In Ironman triathlon, Lepers and Maffiuletti showed that the best Ironman triathlon race times at the Ironman Hawaii were achieved by athletes between 25 and 39 years of age for both genders [8]. Further studies showed that master triathletes (i.e., triathletes older than 40 years of age) improved their Ironman triathlon performance over the last two decades, while younger triathletes seemed to have reached limits in their Ironman triathlon performance [9, 10]. However, data on the age of peak performance for Ironman triathletes are lacking.

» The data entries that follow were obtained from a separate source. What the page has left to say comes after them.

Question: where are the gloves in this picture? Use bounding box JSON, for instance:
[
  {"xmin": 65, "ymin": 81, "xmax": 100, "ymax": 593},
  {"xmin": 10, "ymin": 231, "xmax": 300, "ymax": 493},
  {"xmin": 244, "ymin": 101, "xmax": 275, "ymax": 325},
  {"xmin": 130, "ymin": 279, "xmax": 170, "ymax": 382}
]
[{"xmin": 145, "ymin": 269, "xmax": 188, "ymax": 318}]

Gender differences in performance received considerable attention in recent decades. Several studies analyzed the differences in performance between the sexes in different disciplines, mainly running over different distances [5, 11, 12]. Over the past four decades, female participation in endurance events increased considerably, and during the same period, their endurance performances improved substantially [6, 13]. These improvement rates exceeded those of men, leading to the hypothesis that gender difference would disappear in the future [14]. Moreover, it has been suggested that this difference should disappear in running as the distance increases, particularly beyond the marathon distance, because of advantages in fuel utilization and a greater fatigue resistance in women compared to men [15]. However, recent studies showed that gender difference in performance has plateaued [16], and longer distances were associated with greater gender differences in performance [12]. The 10%–15% gender difference in performance seems to be of biological origin as male endurance athletes possess larger aerobic capacity [17] and greater muscular strength [16].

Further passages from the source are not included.